More than a few vendors have sought to draw attention to their merchandise with advertisements and banners announcing the availability of “live trees.” I appreciate the effort to promote the freshness of the product they have for sale, but any tree separated from its root system is, at the very best, a “dying tree.” The below ground portion of plants, including trees, is out of sight, but is essential to the health of the plant. For many plants, particularly those that live for more than one growing season, the quantity of tissue below ground is as great as or greater than what is above the soil surface. Harvesting a tree for holiday display and removing the root system interrupts the water supply.
The challenge for homeowners is to prolong the duration of a green appearance for the “dying” tree. Following these recommendations from University of Georgia Cooperative Extension may help.
While the elements of the perfect tree are different for everyone, there are several important things to consider when choosing a live tree, according to Lucy Ray, Morgan County University of Georgia Cooperative Extension coordinator.
First, tree buyers should decide where the tree will be in the home.

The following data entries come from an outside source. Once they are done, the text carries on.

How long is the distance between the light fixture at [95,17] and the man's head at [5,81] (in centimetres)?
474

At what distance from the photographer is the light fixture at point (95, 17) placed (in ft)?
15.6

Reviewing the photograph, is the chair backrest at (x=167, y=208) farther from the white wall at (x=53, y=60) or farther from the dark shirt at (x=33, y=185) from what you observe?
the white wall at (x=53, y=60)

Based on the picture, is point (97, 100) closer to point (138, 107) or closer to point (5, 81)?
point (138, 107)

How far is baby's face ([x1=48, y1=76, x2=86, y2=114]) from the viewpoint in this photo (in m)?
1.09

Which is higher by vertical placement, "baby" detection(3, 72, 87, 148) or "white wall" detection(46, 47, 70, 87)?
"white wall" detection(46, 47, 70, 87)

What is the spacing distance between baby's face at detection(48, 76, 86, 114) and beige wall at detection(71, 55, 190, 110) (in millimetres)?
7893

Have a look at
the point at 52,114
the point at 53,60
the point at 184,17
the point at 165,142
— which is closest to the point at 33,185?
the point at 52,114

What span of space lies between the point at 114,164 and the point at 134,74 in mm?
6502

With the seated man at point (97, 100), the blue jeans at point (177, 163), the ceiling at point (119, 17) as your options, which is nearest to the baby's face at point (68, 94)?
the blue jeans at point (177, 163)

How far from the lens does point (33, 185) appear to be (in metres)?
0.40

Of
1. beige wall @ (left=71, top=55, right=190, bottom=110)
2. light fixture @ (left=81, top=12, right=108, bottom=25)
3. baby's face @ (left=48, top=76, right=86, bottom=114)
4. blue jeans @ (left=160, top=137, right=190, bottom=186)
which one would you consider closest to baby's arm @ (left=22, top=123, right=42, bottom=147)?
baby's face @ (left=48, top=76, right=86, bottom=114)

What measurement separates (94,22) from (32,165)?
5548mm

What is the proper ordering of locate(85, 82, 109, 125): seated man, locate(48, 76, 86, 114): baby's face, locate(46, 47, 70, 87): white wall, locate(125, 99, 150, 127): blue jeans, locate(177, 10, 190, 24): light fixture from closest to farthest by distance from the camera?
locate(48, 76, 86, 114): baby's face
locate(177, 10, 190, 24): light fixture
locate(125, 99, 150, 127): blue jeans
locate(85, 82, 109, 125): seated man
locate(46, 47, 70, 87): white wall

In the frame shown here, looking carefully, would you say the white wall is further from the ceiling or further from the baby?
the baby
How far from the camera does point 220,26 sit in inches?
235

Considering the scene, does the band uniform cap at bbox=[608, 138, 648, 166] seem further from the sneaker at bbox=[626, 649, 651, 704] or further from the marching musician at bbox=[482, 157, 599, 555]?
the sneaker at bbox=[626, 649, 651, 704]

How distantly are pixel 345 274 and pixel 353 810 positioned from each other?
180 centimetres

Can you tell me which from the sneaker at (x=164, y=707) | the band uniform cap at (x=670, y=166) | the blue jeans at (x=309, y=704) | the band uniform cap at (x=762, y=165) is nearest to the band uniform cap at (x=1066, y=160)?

“Tree buyers need to determine where in their house the tree will be displayed, so they can determine what size of tree they will need,” said Ray, whose home county grows approximately 200 acres of Christmas trees.
Christmas tree buyers should make sure to choose a fresh tree that will last throughout the Christmas season. According to Ray, tree freshness can be determined by either running a hand over the needles or shaking the tree.
“If you grasp the branch of the tree and run your hand over the needles or shake the tree and several needles fall out, it likely is not fresh,” she said.
Freshness is an important factor in all Christmas tree varieties. Seven varieties of Christmas trees are grown in Georgia: white pine, Virginia pine, red cedar, Arizona cypress, Leyland cypress, Canadian hemlock and Carolina hemlock.
No matter which variety of tree a buyer chooses, they all require the same type of care.
One factor in tree management is determining whether a tree’s trunk needs to be trimmed after it is purchased from a Christmas tree farm.
“If the tree has been cut within eight hours of the time the person would pick it out, the tree’s trunk will not need to be cut anymore,” Ray said.
It is also important to keep the tree’s water level balanced. A tree will likely require more water when it is first displayed in the home. But, as with any plant, it is important not to apply too much water.
Another approach to determine a tree’s “freshness” is to hold a branch about 6 inches from the top of the tree between your fingers. Very few needles should come off as you slip your fingers along the branch if the tree is fresh. Some trees retain needles better than others. A fir or spruce is likely to lose needles more rapidly than a Leyland cypress.
When the tree arrives at your home, care should be taken to keep it green as long as desired. The “circulation system” of the tree will take up water, if it is intact. That requires that the bottom surface of the stump be exposed and not sealed with sap. Making a fresh cut at least a quarter inch above the original cut will ensure that the tree can absorb water from the tree stand. Allow the tree to sit in a bucket of water, in a shady location outdoors, if it will not be decorated immediately.
Once in the tree stand provide a gallon of water the first day and between a quart and a gallon the second day. No special products need to be added to the water. Check the tree stand frequently, particularly during the first week, to ensure that it does not dry out. If a tree runs out of water, it may seal the stump and the base may need to be cut again to open it for water uptake — a precarious task if decoration has been completed. Trees should be placed away from heat sources and rapidly circulating air to reduce moisture loss.